_Brief_:
Scan the entries and tally the lines that include the string "States". Reply with the figure alone.

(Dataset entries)
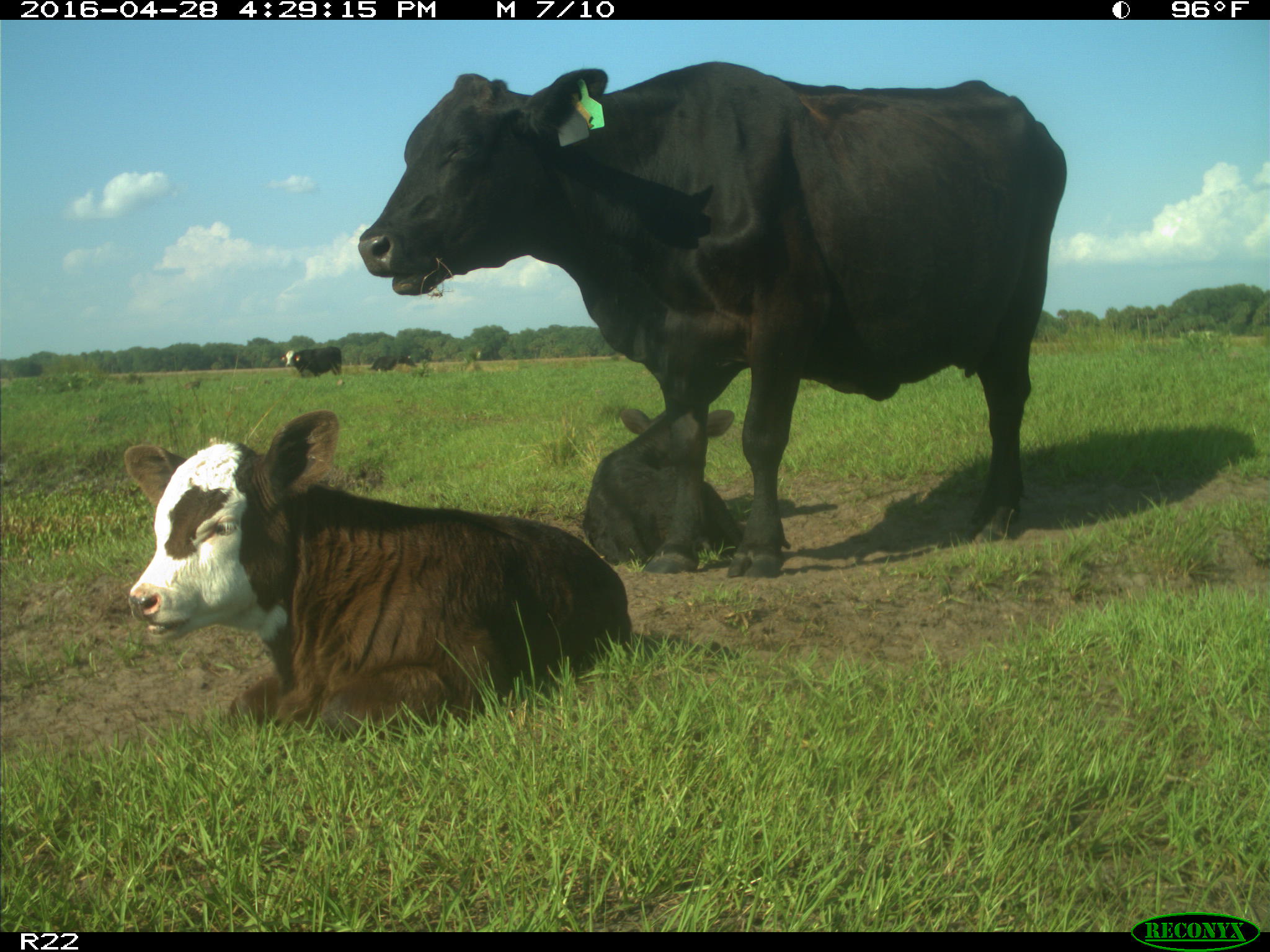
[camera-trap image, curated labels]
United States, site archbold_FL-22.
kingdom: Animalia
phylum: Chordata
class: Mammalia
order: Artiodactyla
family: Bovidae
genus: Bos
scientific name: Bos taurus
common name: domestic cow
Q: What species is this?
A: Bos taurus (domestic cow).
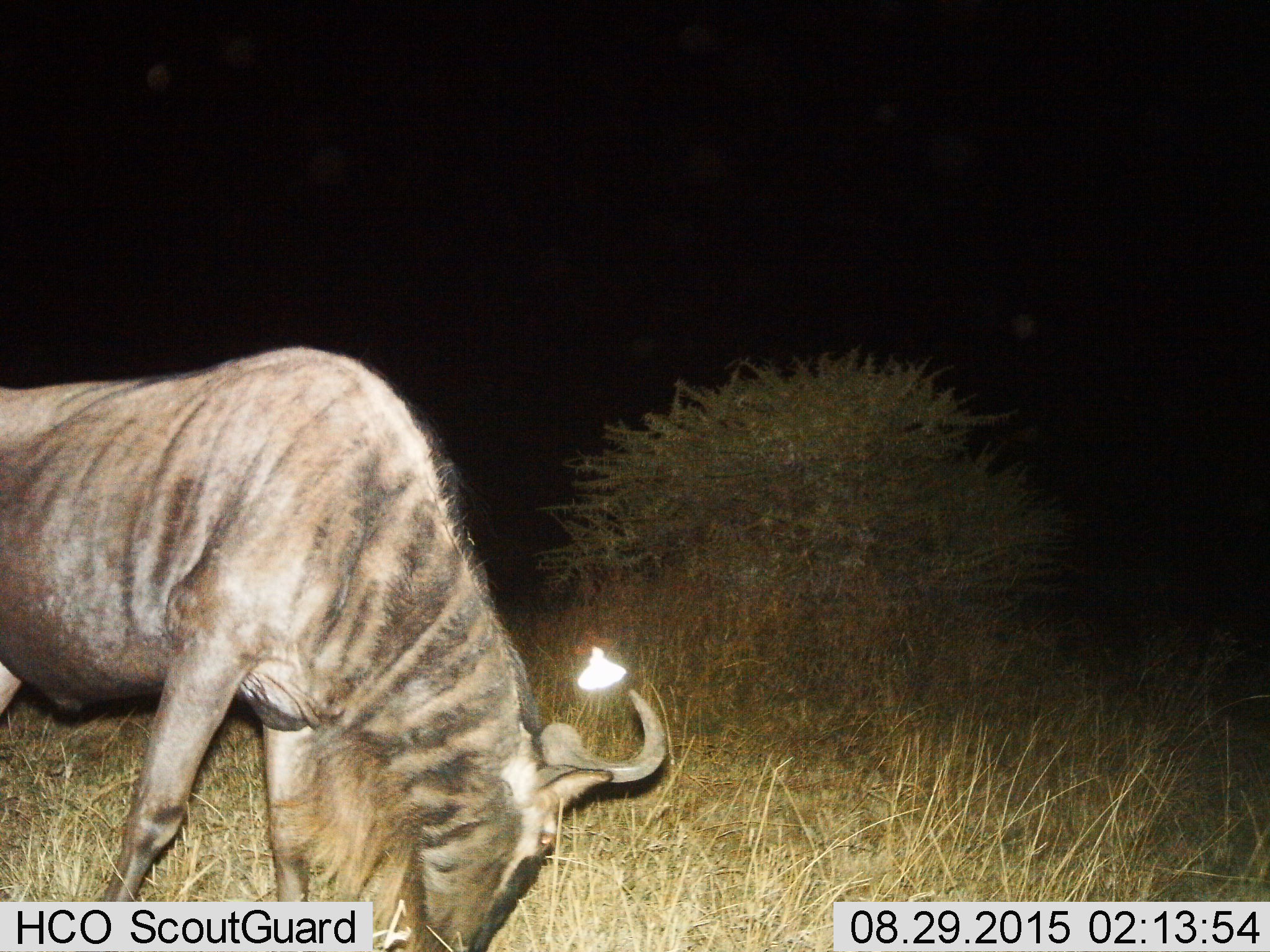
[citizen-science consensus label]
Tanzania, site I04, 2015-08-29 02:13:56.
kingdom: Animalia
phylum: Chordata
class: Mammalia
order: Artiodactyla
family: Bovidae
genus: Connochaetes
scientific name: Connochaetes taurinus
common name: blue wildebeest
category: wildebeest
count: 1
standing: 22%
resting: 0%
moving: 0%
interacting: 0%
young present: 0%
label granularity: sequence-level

--

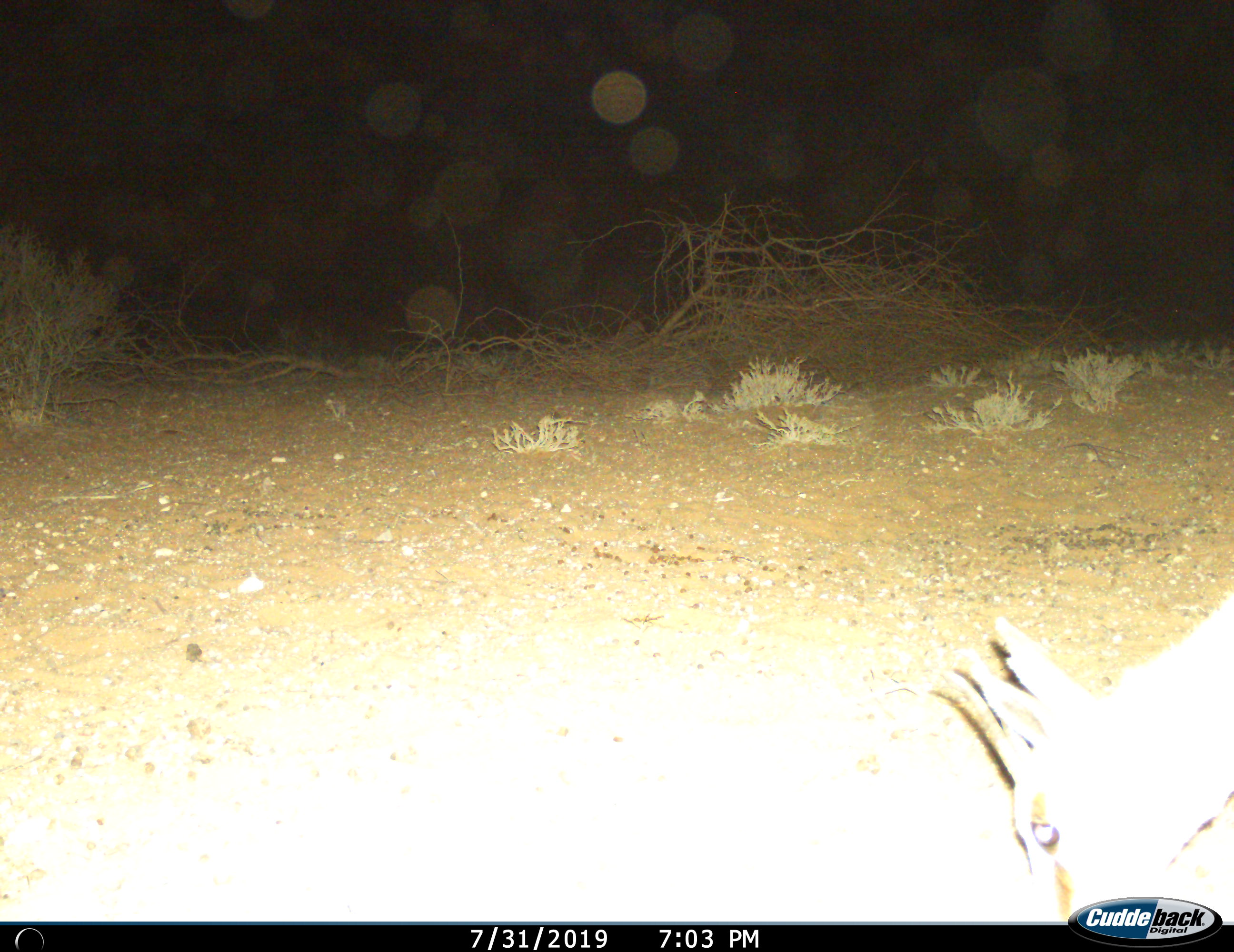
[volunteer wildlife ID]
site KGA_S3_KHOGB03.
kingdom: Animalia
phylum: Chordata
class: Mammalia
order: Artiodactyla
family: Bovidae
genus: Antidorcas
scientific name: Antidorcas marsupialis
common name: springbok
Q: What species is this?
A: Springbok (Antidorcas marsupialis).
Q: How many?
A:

==

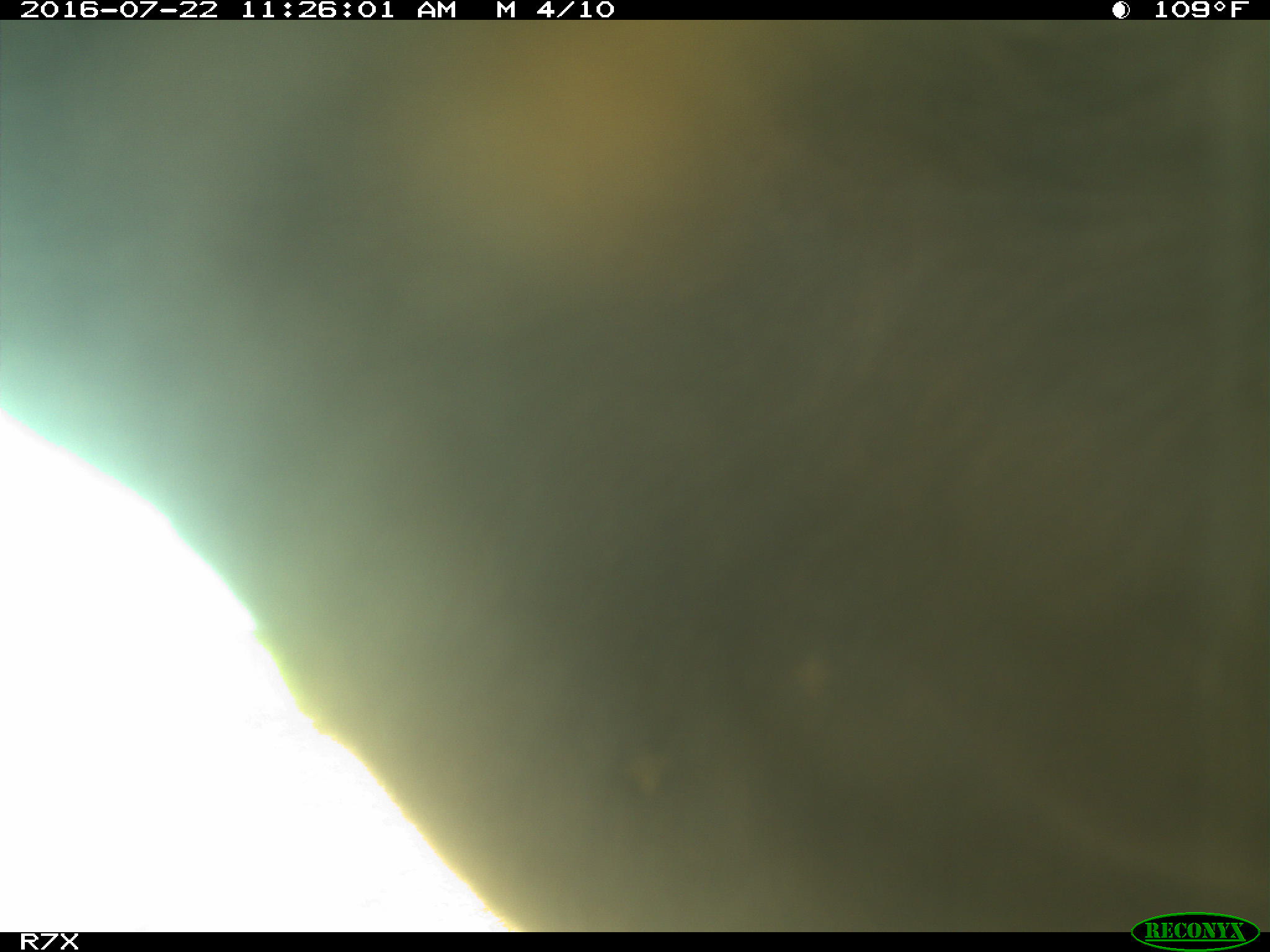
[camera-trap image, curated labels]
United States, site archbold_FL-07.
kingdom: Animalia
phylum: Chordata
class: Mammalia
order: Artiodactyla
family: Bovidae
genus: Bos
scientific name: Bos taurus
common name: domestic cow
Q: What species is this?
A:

_Expected answer_:
2